Gli sforzi del Sudafrica presso la Corte Internazionale di Giustizia hanno attivato altri Paesi, soprattutto nel Sud del Mondo. Ma Netanyahu ha continuato a scavare, impassibile o forse inconsapevole che il mondo intorno a lui sta finalmente iniziando a comprendere veramente la sofferenza generazionale dei palestinesi.

Il leader israeliano parla ancora di “migrazione volontaria”, di voler gestire Gaza e la Palestina e di rimodellare il Medio Oriente in modi coerenti con le sue illusioni di grandezza e potere.

Cento giorni di guerra a Gaza ci hanno insegnato che una potenza di fuoco superiore non influenza i risultati quando una nazione prende la decisione collettiva di resistere. Ci ha anche insegnato che gli Stati Uniti non sono più in grado di riordinare il Medio Oriente per adattarlo alle priorità israeliane e che Paesi relativamente piccoli nel Sud del Mondo, se uniti, possono cambiare il corso della storia.

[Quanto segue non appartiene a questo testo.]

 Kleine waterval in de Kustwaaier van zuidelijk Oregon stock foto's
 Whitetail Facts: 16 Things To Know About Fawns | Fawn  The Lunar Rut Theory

Netanyahu può continuare a scavare, ma la storia è già stata scritta: lo spirito del popolo palestinese ha vinto sulla macchina di morte di Israele.

Ramzy Baroud è un giornalista e redattore di The Palestine Chronicle. È autore di sei libri. Il suo ultimo libro, curato insieme a Ilan Pappé, è “La Nostra Visione per la Liberazione: Leader Palestinesi Coinvolti e Intellettuali Parlano”. Ramzy Baroud è un ricercatore senior non di ruolo presso il Centro per l’Islam e gli Affari Globali (CIGA), dell’Università Zaim di Istanbul (IZU).